Sparse ARFF not Supported #139

Closed Humni closed 3 years ago

Humni commented 6 years ago

I was attempting to use a sparse ARFF as per the published specification, but it seems that they are not read correctly by the moa.streams.clustering.FileStream file reader.
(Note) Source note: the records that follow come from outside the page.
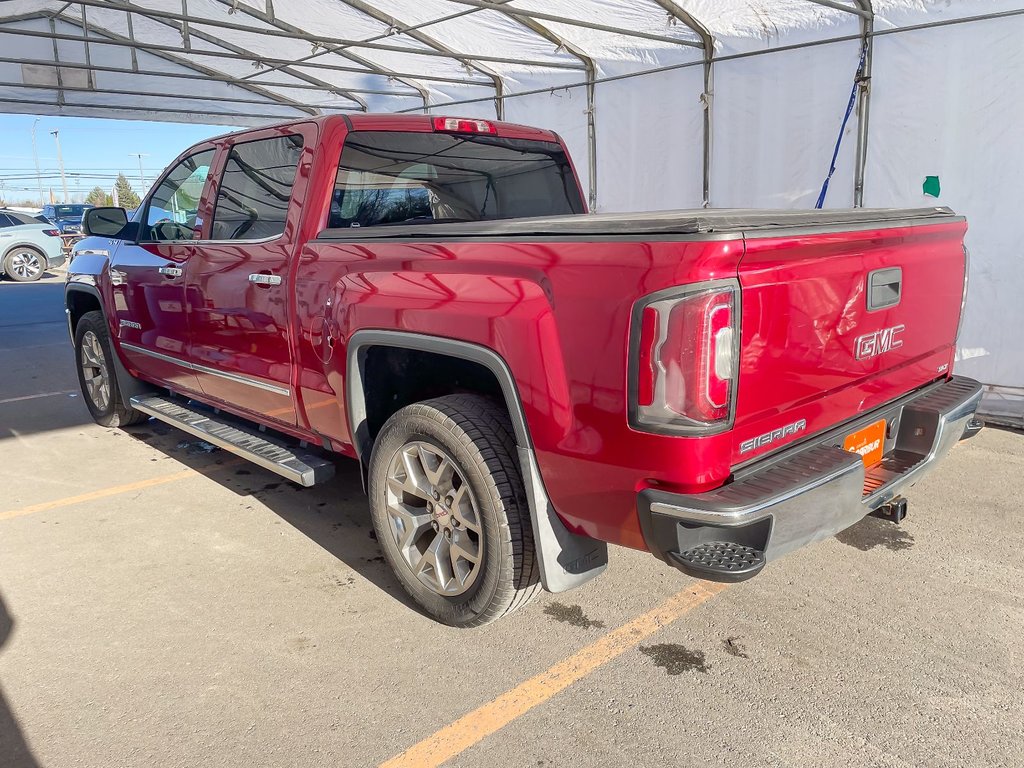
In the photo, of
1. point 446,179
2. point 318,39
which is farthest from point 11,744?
point 318,39

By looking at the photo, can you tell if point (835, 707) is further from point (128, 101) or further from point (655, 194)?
point (128, 101)

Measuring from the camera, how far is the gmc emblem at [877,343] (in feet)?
8.56

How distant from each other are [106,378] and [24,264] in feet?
48.3

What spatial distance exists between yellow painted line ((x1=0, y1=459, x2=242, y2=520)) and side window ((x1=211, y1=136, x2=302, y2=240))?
158 cm

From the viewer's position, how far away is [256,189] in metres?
3.79

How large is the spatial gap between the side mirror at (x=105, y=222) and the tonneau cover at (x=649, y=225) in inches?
104

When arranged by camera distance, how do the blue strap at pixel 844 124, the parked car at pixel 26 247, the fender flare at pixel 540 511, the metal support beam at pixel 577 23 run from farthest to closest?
the parked car at pixel 26 247, the metal support beam at pixel 577 23, the blue strap at pixel 844 124, the fender flare at pixel 540 511

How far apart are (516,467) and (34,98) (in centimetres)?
1486

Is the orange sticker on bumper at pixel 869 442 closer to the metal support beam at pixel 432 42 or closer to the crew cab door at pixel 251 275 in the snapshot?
the crew cab door at pixel 251 275

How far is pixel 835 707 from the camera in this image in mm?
2453

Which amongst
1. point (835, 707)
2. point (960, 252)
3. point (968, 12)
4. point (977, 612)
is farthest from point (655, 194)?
point (835, 707)

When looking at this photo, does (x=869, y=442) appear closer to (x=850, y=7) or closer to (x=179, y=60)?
(x=850, y=7)

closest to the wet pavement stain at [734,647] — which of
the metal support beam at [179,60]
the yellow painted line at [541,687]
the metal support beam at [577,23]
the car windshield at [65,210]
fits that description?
the yellow painted line at [541,687]

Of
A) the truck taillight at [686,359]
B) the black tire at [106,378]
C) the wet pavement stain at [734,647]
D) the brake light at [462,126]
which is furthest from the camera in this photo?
the black tire at [106,378]
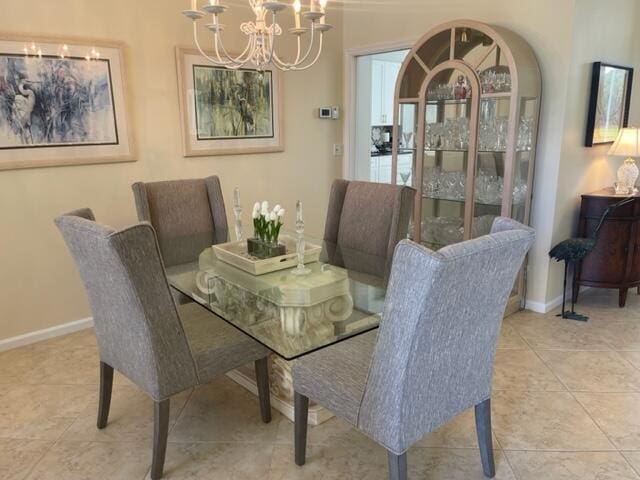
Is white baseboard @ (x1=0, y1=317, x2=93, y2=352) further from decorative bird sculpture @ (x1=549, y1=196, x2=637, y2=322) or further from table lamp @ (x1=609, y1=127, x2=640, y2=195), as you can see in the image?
table lamp @ (x1=609, y1=127, x2=640, y2=195)

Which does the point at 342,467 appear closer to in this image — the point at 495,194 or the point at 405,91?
the point at 495,194

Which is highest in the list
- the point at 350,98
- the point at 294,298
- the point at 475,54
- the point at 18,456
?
the point at 475,54

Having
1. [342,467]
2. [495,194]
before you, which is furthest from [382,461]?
[495,194]

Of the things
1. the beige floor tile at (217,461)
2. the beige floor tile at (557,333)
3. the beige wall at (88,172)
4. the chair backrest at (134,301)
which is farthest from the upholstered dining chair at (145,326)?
the beige floor tile at (557,333)

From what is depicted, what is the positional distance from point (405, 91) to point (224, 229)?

I discovered this when implementing a custom clustering outlier, I have provided the example ARFF files and the output I get from printing the instances below

Sparse ARFF - This one doesn't work

@RELATION navigationsequences 

@ATTRIBUTE "GET /~scottp/publish.html" NUMERIC
@ATTRIBUTE "GET /~lowey/kevin.gif" NUMERIC
@ATTRIBUTE "GET /~ladd/ostriches.html" NUMERIC
@ATTRIBUTE "GET /~lowey/" NUMERIC

@DATA
{0 1}
{2 1}
{0 1}
{3 1, 1 1}

Sparse ARFF Output

instance: [ ] 
instance: [ ] 
instance: [ ] 
instance: [ 0.00 ]

Normal ARFF - This one works

@RELATION navigationsequences 

@ATTRIBUTE "GET /~ladd/ostriches.html" NUMERIC
@ATTRIBUTE "GET /~scottp/publish.html" NUMERIC
@ATTRIBUTE "GET /~lowey/kevin.gif" NUMERIC
@ATTRIBUTE "GET /~lowey/" NUMERIC

@DATA
0, 1, 0, 0
1, 0, 0, 0
0, 1, 0, 0
0, 0, 1, 1

Sparse ARFF Output

instance: [ 0.00 1.00 0.00 ] 
instance: [ 1.00 0.00 0.00 ] 
instance: [ 0.00 1.00 0.00 ] 
instance: [ 0.00 0.00 1.00 ] 
abifet commented 3 years ago

Clustering in MOA only works with normalised dense instances.